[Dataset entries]
────

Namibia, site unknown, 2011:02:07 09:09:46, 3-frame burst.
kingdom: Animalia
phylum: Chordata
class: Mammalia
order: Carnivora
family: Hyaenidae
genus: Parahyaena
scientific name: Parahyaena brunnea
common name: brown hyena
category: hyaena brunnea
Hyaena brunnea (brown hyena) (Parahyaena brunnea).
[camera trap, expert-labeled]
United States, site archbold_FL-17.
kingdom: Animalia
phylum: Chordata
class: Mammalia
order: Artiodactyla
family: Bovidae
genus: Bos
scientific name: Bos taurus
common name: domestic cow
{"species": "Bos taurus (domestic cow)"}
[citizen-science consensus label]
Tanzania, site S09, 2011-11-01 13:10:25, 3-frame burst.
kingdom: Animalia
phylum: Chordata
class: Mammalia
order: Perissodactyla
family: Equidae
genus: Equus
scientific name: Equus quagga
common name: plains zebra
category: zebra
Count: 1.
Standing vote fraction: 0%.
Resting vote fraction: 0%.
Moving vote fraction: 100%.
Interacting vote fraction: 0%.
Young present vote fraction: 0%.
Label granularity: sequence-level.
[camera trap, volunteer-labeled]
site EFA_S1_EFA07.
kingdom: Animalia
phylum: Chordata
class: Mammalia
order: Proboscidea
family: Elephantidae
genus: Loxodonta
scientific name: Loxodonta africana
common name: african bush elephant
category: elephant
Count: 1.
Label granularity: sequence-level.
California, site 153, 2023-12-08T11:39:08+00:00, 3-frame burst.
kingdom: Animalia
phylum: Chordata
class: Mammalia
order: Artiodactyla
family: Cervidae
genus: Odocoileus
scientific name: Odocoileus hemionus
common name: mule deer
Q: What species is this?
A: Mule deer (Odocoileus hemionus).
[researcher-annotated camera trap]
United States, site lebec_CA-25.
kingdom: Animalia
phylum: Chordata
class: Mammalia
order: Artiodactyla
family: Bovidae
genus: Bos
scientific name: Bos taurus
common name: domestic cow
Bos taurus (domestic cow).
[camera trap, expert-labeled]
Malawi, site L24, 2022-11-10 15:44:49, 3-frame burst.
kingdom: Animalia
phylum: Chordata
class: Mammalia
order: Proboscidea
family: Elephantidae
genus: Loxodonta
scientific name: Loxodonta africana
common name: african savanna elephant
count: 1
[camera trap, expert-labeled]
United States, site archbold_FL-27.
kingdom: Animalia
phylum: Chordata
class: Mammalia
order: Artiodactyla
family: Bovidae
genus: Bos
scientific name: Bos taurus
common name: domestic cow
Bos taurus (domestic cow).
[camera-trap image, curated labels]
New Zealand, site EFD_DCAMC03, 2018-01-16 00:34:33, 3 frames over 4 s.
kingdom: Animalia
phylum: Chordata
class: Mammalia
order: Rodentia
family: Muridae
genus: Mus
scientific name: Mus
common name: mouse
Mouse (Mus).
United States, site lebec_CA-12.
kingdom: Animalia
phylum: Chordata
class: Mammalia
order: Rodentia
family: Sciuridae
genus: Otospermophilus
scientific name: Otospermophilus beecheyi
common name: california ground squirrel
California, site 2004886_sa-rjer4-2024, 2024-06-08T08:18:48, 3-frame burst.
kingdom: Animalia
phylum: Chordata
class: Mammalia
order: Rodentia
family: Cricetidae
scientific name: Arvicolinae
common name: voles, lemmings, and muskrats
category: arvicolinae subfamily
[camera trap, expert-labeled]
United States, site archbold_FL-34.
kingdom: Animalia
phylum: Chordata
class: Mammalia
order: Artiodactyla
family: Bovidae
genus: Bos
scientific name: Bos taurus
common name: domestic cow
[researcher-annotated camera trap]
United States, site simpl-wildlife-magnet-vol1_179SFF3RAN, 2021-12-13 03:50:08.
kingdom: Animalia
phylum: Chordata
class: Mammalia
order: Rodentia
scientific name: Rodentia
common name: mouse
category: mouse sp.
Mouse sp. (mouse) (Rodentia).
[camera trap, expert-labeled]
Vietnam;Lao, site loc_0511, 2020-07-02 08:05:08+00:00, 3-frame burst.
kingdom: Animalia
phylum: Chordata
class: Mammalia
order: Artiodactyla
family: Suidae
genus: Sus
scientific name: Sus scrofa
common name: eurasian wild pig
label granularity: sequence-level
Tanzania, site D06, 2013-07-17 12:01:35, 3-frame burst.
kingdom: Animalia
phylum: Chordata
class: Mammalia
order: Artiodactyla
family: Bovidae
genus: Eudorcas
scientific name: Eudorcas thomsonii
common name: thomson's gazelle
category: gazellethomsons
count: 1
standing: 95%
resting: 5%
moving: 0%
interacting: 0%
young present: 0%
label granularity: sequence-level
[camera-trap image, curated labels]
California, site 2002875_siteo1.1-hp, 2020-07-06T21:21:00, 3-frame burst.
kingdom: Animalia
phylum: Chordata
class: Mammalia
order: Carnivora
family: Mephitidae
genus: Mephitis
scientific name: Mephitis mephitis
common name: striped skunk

────

WHAT IS BEING ASKED: Transcribe the data in full, keeping every detail.

ANSWER TO THE PROBLEM:
Namibia, site unknown, 2011:02:07 09:09:46, 3-frame burst.
kingdom: Animalia
phylum: Chordata
class: Mammalia
order: Carnivora
family: Hyaenidae
genus: Parahyaena
scientific name: Parahyaena brunnea
common name: brown hyena
category: hyaena brunnea
Hyaena brunnea (brown hyena) (Parahyaena brunnea).
[camera trap, expert-labeled]
United States, site archbold_FL-17.
kingdom: Animalia
phylum: Chordata
class: Mammalia
order: Artiodactyla
family: Bovidae
genus: Bos
scientific name: Bos taurus
common name: domestic cow
{"species": "Bos taurus (domestic cow)"}
[citizen-science consensus label]
Tanzania, site S09, 2011-11-01 13:10:25, 3-frame burst.
kingdom: Animalia
phylum: Chordata
class: Mammalia
order: Perissodactyla
family: Equidae
genus: Equus
scientific name: Equus quagga
common name: plains zebra
category: zebra
Count: 1.
Standing vote fraction: 0%.
Resting vote fraction: 0%.
Moving vote fraction: 100%.
Interacting vote fraction: 0%.
Young present vote fraction: 0%.
Label granularity: sequence-level.
[camera trap, volunteer-labeled]
site EFA_S1_EFA07.
kingdom: Animalia
phylum: Chordata
class: Mammalia
order: Proboscidea
family: Elephantidae
genus: Loxodonta
scientific name: Loxodonta africana
common name: african bush elephant
category: elephant
Count: 1.
Label granularity: sequence-level.
California, site 153, 2023-12-08T11:39:08+00:00, 3-frame burst.
kingdom: Animalia
phylum: Chordata
class: Mammalia
order: Artiodactyla
family: Cervidae
genus: Odocoileus
scientific name: Odocoileus hemionus
common name: mule deer
Q: What species is this?
A: Mule deer (Odocoileus hemionus).
[researcher-annotated camera trap]
United States, site lebec_CA-25.
kingdom: Animalia
phylum: Chordata
class: Mammalia
order: Artiodactyla
family: Bovidae
genus: Bos
scientific name: Bos taurus
common name: domestic cow
Bos taurus (domestic cow).
[camera trap, expert-labeled]
Malawi, site L24, 2022-11-10 15:44:49, 3-frame burst.
kingdom: Animalia
phylum: Chordata
class: Mammalia
order: Proboscidea
family: Elephantidae
genus: Loxodonta
scientific name: Loxodonta africana
common name: african savanna elephant
count: 1
[camera trap, expert-labeled]
United States, site archbold_FL-27.
kingdom: Animalia
phylum: Chordata
class: Mammalia
order: Artiodactyla
family: Bovidae
genus: Bos
scientific name: Bos taurus
common name: domestic cow
Bos taurus (domestic cow).
[camera-trap image, curated labels]
New Zealand, site EFD_DCAMC03, 2018-01-16 00:34:33, 3 frames over 4 s.
kingdom: Animalia
phylum: Chordata
class: Mammalia
order: Rodentia
family: Muridae
genus: Mus
scientific name: Mus
common name: mouse
Mouse (Mus).
United States, site lebec_CA-12.
kingdom: Animalia
phylum: Chordata
class: Mammalia
order: Rodentia
family: Sciuridae
genus: Otospermophilus
scientific name: Otospermophilus beecheyi
common name: california ground squirrel
California, site 2004886_sa-rjer4-2024, 2024-06-08T08:18:48, 3-frame burst.
kingdom: Animalia
phylum: Chordata
class: Mammalia
order: Rodentia
family: Cricetidae
scientific name: Arvicolinae
common name: voles, lemmings, and muskrats
category: arvicolinae subfamily
[camera trap, expert-labeled]
United States, site archbold_FL-34.
kingdom: Animalia
phylum: Chordata
class: Mammalia
order: Artiodactyla
family: Bovidae
genus: Bos
scientific name: Bos taurus
common name: domestic cow
[researcher-annotated camera trap]
United States, site simpl-wildlife-magnet-vol1_179SFF3RAN, 2021-12-13 03:50:08.
kingdom: Animalia
phylum: Chordata
class: Mammalia
order: Rodentia
scientific name: Rodentia
common name: mouse
category: mouse sp.
Mouse sp. (mouse) (Rodentia).
[camera trap, expert-labeled]
Vietnam;Lao, site loc_0511, 2020-07-02 08:05:08+00:00, 3-frame burst.
kingdom: Animalia
phylum: Chordata
class: Mammalia
order: Artiodactyla
family: Suidae
genus: Sus
scientific name: Sus scrofa
common name: eurasian wild pig
label granularity: sequence-level
Tanzania, site D06, 2013-07-17 12:01:35, 3-frame burst.
kingdom: Animalia
phylum: Chordata
class: Mammalia
order: Artiodactyla
family: Bovidae
genus: Eudorcas
scientific name: Eudorcas thomsonii
common name: thomson's gazelle
category: gazellethomsons
count: 1
standing: 95%
resting: 5%
moving: 0%
interacting: 0%
young present: 0%
label granularity: sequence-level
[camera-trap image, curated labels]
California, site 2002875_siteo1.1-hp, 2020-07-06T21:21:00, 3-frame burst.
kingdom: Animalia
phylum: Chordata
class: Mammalia
order: Carnivora
family: Mephitidae
genus: Mephitis
scientific name: Mephitis mephitis
common name: striped skunk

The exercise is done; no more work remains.